America’s Idiot or Moron?
There is a debate going on these days between those who support the Rex Tillerson theory that the president is a moron and Gen. Kelly reportedly calling him “an idiot.”
At the time, the former Secretary of State from Exxon Mobil would neither confirm nor deny using that analytic for the president’s intellectual capacity. He might have called him a Mormon,” confusing him with a former presidential candidate, a state of befuddlement induced by his innumerable flights to former Soviet Republics, as if delivering royalty checks for oil leasing deals while still with Exxon. Blame jet lag, if you will.
Gen. Kelly’s use of the I-word, as reported in the irresponsible press, in a derogatory meaning of the term, risked defaming a segment of the population, a sizeable constituency. There is one in every village, sometimes two or even more.
This is not to say all the people who voted for him in 2016, and the 34.9% in the base who still don’t believe or care about the fake news media revelations, are idiots. Some of them are morons, with a sprinkling of imbeciles in the mix.
As the battle of words was summarized by Mika on the president’s second favorite news show, “The Morning Donald,” (5/1/18) on MSNBC: “One man’s moron is another man’s idiot.”

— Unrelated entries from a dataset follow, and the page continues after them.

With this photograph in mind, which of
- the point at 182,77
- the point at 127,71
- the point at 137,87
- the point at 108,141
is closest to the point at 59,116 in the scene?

I’m a non-combatant in the etymological warfare, which raises questions above my pay grade. For example, on Chris Cuomo’s “New Day” (CNN) the morning of 5/2/18, a lawyer was calling the president “an absolute moron,” while another lawyer used the pejorative “total moron.”
Now if they were calling him the ever-popular stupid fuck, widely used in my circle of unpatriotic subversive citizens— Those are fighting words where I come from!
Pea brain. Chowderhead, lame brain, dumb cluck, dead from the head up and, especially, blithering idiot, I would feel competent to weigh in.
As a TV critic for 35 years at Newsday, I feel I know something about pure idiocy or even impure. They don’t call America’s favorite form of entertainment and news the “idiot box” for nothing.
(See me after class to know how I voted)
Suffice it to say, the mental capacity of a president was never considered worthy of definition by the founding fathers. Not a single one of the 85 “Federalist Papers,” written by Publius (aka Hamilton, Madison and Jay) trying to think of everything that possibly could go wrong, deals with the potential danger of the brand-new nation falling into the hands of a miscreant with a golden comb-over and an IQ in the low two numbers.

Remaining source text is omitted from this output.